Markets: What to Watch Midway Through 2026

Key takeaways:

  • The US economy remains on solid footing with GDP expected to rise 2.4% in 2026
  • Easing energy prices should help the recent inflation spike fade
  • US equities remain the best performer in the global arena

It’s hard to believe we’re nearing the halfway point of 2026 – and what an eventful start it’s been. Markets have pushed through a geopolitically driven energy shock, rising inflation pressures and accelerating disruption from the artificial intelligence boom. Looking ahead, July marks a historic milestone as the United States celebrates its 250th anniversary – a powerful reminder of its enduring strength, innovation and economic leadership. That resilience has been on full display, with the economy advancing despite uncertainty and the S&P 500 reaching new highs. As we prepare to release our mid-year outlook, here’s what we’re watching in the second half of 2026:

The US economy is earning its stripes

The US economy continues to defy expectations, demonstrating resilience in the face of a sharp rise in oil prices following the US-Iran conflict and persistent geopolitical uncertainty.
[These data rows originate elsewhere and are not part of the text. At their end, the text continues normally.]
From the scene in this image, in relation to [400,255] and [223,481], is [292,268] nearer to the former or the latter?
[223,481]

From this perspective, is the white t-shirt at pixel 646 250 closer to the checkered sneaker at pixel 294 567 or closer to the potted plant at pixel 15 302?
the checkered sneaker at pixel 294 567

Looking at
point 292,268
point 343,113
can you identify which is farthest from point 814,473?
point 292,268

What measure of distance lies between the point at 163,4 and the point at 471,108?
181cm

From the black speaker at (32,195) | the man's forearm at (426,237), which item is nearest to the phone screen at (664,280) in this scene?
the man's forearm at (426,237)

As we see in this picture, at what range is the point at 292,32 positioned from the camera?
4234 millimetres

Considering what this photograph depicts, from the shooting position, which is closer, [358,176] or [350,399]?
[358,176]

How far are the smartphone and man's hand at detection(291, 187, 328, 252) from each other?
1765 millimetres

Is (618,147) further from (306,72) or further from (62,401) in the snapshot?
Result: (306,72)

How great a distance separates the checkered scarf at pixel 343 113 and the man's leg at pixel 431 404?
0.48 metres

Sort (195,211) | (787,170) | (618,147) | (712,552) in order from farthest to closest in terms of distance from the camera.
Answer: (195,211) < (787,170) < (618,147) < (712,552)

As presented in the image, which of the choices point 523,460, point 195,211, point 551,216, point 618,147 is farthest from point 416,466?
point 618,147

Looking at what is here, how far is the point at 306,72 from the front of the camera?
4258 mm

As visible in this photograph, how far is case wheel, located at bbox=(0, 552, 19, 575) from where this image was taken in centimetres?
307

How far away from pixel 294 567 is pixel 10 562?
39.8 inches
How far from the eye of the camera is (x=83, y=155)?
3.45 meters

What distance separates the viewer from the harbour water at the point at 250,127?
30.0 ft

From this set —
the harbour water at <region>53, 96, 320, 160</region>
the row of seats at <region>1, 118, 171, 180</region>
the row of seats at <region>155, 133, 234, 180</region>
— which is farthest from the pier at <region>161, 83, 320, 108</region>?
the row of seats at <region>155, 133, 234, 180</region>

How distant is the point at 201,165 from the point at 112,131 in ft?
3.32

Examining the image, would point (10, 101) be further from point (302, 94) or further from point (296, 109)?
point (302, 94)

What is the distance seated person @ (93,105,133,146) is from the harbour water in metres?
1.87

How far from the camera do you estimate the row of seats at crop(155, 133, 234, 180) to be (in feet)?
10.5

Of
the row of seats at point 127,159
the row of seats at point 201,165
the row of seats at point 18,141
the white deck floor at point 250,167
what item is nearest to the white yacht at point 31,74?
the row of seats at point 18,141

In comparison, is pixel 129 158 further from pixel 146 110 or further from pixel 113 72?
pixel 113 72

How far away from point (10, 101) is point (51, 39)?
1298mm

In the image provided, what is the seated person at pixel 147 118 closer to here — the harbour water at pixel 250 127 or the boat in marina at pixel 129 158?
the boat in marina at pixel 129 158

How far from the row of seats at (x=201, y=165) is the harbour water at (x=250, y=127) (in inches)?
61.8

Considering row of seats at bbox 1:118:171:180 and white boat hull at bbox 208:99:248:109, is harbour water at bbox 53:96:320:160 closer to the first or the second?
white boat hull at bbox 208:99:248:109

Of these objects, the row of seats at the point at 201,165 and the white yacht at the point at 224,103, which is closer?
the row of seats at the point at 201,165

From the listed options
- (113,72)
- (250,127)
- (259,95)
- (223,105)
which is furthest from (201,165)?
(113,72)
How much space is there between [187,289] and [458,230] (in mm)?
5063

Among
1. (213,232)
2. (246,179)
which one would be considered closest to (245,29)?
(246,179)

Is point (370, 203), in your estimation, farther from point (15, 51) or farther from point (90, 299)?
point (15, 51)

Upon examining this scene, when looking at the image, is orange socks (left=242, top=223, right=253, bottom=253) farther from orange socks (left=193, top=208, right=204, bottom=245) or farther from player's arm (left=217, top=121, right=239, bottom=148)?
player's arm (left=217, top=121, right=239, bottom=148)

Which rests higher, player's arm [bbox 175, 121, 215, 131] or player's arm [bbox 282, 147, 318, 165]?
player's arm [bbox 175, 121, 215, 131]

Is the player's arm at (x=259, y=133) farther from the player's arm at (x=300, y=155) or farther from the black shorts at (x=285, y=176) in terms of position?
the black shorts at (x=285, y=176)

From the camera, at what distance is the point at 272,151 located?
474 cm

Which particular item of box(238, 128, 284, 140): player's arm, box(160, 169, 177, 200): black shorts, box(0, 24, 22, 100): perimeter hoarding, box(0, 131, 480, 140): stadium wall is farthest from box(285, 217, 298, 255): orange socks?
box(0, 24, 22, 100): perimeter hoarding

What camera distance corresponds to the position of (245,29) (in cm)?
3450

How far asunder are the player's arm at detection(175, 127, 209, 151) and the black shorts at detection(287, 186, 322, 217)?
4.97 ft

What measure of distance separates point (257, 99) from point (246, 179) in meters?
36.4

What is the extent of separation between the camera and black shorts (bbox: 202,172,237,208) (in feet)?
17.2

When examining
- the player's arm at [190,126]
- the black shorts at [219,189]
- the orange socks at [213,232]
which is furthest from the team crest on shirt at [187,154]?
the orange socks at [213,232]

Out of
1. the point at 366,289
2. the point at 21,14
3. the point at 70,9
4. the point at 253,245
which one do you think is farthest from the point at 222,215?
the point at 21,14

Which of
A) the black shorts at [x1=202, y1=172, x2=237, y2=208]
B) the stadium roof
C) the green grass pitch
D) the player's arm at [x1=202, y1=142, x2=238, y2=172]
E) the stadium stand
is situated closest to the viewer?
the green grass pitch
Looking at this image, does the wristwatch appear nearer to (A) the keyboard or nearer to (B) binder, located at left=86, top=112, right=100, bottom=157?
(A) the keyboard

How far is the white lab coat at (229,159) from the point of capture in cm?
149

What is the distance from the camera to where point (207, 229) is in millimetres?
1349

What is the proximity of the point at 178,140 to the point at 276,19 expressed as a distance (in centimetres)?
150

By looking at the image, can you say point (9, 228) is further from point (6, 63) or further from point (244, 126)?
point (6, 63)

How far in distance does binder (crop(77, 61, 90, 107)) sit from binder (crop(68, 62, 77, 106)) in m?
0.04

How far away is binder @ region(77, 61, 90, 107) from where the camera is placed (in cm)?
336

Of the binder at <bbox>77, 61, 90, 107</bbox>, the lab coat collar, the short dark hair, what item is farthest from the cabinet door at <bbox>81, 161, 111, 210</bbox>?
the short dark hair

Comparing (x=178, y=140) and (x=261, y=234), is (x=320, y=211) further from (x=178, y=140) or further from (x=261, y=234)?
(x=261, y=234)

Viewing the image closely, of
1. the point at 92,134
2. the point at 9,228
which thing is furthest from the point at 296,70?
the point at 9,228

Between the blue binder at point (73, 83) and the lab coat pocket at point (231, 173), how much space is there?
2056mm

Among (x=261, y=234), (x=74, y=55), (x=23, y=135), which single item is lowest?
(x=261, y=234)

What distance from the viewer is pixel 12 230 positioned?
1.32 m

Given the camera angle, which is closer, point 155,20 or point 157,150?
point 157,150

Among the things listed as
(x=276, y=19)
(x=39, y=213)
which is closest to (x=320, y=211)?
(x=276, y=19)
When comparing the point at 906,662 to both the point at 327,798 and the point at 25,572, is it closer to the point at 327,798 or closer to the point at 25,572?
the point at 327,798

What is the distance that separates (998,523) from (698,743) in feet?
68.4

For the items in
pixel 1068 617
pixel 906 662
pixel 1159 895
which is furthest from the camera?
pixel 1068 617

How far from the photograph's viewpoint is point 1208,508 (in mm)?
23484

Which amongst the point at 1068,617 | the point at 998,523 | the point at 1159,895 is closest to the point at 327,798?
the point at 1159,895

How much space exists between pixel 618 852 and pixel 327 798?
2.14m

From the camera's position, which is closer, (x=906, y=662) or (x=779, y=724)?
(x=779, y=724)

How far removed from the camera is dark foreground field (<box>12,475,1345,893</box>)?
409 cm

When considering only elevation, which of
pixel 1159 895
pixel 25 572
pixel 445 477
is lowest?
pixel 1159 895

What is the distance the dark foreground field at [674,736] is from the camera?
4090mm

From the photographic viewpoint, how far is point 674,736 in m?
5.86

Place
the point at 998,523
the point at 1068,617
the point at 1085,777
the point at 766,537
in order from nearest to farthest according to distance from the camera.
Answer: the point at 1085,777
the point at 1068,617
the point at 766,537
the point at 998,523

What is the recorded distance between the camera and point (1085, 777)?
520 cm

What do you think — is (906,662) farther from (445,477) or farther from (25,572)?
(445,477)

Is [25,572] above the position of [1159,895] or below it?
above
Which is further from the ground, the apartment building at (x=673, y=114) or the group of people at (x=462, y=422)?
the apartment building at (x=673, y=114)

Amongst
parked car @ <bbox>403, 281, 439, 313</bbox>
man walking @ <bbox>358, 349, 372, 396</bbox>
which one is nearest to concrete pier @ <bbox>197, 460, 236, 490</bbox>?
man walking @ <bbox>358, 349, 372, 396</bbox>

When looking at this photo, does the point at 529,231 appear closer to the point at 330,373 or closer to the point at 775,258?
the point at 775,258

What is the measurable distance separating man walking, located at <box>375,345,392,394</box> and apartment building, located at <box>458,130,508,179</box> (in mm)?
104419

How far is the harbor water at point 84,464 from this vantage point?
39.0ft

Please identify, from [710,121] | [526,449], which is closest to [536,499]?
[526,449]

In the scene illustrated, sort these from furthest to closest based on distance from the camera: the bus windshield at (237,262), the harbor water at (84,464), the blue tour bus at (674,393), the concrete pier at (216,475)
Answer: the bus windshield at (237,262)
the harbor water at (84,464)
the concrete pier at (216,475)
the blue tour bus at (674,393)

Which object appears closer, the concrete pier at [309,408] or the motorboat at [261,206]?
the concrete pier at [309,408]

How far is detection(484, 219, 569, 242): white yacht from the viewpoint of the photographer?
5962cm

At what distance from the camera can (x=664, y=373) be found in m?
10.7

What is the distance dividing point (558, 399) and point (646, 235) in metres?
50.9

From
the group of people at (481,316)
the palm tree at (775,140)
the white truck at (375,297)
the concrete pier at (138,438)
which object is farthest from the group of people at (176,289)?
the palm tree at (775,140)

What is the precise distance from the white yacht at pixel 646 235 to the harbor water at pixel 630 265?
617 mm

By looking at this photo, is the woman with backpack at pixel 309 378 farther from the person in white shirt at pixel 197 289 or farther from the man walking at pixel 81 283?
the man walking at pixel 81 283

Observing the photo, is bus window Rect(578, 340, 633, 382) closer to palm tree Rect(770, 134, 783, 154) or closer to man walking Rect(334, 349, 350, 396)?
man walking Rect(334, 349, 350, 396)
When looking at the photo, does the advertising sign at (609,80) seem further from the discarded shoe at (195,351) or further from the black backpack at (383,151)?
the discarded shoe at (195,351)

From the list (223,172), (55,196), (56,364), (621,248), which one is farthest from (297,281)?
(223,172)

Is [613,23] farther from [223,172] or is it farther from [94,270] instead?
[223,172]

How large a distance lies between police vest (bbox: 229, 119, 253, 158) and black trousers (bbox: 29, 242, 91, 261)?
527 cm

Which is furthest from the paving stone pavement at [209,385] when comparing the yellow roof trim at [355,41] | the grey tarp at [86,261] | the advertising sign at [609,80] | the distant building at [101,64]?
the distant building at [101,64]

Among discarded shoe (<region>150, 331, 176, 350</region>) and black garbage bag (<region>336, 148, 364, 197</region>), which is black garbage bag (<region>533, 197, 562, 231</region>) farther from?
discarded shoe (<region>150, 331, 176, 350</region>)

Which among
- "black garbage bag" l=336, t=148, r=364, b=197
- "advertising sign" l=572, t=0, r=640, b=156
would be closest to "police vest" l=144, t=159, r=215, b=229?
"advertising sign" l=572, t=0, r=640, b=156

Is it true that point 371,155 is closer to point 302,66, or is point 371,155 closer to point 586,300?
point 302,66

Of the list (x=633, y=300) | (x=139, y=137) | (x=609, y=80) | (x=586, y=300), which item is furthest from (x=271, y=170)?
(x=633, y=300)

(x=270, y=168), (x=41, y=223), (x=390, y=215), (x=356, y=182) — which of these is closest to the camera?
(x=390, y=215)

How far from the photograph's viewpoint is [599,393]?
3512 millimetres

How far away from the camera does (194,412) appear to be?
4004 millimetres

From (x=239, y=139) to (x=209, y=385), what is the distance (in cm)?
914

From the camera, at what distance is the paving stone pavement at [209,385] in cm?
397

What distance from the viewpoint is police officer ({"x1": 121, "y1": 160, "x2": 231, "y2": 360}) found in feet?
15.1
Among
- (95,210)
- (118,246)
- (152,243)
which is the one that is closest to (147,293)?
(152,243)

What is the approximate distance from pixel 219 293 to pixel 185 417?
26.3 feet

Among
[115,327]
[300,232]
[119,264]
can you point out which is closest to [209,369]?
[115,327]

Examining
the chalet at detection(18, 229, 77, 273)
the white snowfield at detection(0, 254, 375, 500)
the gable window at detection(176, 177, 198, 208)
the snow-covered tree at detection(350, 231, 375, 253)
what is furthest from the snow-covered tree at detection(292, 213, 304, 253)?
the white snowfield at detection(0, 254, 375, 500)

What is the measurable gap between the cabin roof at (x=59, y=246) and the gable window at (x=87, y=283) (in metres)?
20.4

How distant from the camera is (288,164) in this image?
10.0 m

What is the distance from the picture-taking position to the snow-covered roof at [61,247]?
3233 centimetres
Growth remains solid, supported by steady consumer spending, a stabilizing labor market, ongoing fiscal support, and sustained investment in AI and infrastructure. Importantly, this capex boom is not only driving demand but also boosting productivity, reinforcing the economy’s foundation. Looking ahead, we expect growth to remain on firm footing, with GDP rising 2.4% and the unemployment rate holding near 4.3% in 2026. While consumer spending should stay supportive, early signs of strain are emerging. Elevated inflation, negative real wage growth and a declining savings rate warrant close attention, though lower gasoline prices should offer some near-term relief.